In connection with the interpretation of a policy of insurance involving the same general principle, the Supreme Court held that the liability of the employer of a salesman of heavy machinery, under the provisions of Article 2320 of the LSA-Civil Code, was to be interpreted in the light of the services performed within the scope of the employment. Maas v. Harvey, 200 La. 736, 8 So.2d 683.

The relationship of an insurance company and its agent as affecting the question of liability was held to depend upon the facts, at the time of the accident, justifying the conclusion that the agent at the time was-engaged on the business of the employer, in a suit before this court, Caldwell v. Unity Industrial Life Insurance Co., La.App., 17 So.2d 757.
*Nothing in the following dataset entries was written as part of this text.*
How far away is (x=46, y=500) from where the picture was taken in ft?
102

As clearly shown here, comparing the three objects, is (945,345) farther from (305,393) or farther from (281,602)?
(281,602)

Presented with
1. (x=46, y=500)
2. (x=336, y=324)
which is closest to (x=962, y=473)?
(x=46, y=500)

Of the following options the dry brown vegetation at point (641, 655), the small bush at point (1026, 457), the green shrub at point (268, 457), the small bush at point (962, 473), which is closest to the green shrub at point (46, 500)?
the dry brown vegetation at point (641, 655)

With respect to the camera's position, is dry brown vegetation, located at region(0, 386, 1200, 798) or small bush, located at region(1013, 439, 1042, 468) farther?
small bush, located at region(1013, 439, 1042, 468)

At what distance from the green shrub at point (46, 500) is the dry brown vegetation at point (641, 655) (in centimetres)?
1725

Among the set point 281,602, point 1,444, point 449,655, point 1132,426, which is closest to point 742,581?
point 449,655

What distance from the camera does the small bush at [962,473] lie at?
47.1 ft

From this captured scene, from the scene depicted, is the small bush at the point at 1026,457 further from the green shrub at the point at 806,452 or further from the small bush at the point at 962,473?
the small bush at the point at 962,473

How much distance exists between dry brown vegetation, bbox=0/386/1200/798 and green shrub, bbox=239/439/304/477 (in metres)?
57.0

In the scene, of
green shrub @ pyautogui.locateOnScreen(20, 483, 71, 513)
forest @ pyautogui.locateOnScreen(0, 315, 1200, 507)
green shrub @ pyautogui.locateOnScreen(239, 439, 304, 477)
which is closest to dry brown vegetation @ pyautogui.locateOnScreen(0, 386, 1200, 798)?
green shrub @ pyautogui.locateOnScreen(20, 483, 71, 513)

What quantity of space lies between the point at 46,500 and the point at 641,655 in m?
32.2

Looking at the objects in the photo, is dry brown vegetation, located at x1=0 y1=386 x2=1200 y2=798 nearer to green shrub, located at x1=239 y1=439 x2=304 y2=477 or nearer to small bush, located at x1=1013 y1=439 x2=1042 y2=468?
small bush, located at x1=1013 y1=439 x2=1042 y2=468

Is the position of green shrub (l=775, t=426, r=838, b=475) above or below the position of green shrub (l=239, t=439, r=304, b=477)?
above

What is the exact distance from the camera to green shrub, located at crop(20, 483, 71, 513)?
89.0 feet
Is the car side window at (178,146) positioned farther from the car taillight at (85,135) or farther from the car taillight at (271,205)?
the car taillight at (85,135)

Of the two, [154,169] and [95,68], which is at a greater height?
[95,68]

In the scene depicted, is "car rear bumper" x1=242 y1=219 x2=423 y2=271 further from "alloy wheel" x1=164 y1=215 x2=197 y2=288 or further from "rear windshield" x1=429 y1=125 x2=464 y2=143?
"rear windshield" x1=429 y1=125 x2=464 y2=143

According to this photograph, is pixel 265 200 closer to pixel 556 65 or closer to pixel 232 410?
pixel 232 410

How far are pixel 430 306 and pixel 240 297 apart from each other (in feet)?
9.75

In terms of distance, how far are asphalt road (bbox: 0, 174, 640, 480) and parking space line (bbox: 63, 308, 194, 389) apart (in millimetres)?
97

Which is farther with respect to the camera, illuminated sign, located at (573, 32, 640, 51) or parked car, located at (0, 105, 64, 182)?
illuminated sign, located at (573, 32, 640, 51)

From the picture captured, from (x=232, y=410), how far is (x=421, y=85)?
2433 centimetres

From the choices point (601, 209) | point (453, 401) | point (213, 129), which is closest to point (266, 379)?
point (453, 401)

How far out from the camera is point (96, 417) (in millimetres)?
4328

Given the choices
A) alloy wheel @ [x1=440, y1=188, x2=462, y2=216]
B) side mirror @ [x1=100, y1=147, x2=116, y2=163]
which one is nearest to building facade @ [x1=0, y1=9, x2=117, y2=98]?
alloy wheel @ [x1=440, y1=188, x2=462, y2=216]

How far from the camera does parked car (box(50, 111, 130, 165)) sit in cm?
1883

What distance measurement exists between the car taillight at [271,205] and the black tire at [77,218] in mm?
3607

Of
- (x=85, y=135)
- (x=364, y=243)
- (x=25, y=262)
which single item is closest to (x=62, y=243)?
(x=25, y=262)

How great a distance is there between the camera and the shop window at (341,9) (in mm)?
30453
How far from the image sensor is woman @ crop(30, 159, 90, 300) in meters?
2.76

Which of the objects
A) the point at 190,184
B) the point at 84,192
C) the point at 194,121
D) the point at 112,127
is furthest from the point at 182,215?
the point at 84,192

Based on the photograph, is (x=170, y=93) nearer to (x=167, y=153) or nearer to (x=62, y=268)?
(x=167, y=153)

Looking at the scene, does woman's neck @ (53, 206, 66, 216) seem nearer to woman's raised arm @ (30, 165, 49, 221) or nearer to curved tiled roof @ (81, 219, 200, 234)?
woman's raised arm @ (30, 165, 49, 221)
In Mundy v. Gentilly Oaks, Inc., 227 La. 118, 78 So.2d 530, the Supreme Court sustained an exception of no cause of action on the ground that the petition failed to allege the fact that the defendant agent was acting in the course and scope of the performance of his duties as a representative or agent of his principal.

Adverting to the factual allegations of plaint'ffs’ petitions, we think it is obvious that the essential requirements of an em*25ployment relationship between defendants, and the commission of the alleged tortious act by the defendant agent or employee while engaged in the course and scope of his employment, have been adequately set forth. This being so, it follows that plaintiffs are entitled to a hearing on the merits.

For the reasons assigned the judgment appealed from is annulled, reversed and set aside and there is now judgment overruling defendant’s exceptions and remanding the case to the Honorable the Ninth Judicial District Court in and for the Parish of Rapides, State of Louisiana, for further proceedings in accordance with law and the views herein expressed. Costs of this appeal are taxed against defendant, Standard Life Insurance Company, and all other costs shall await final disposition of the case.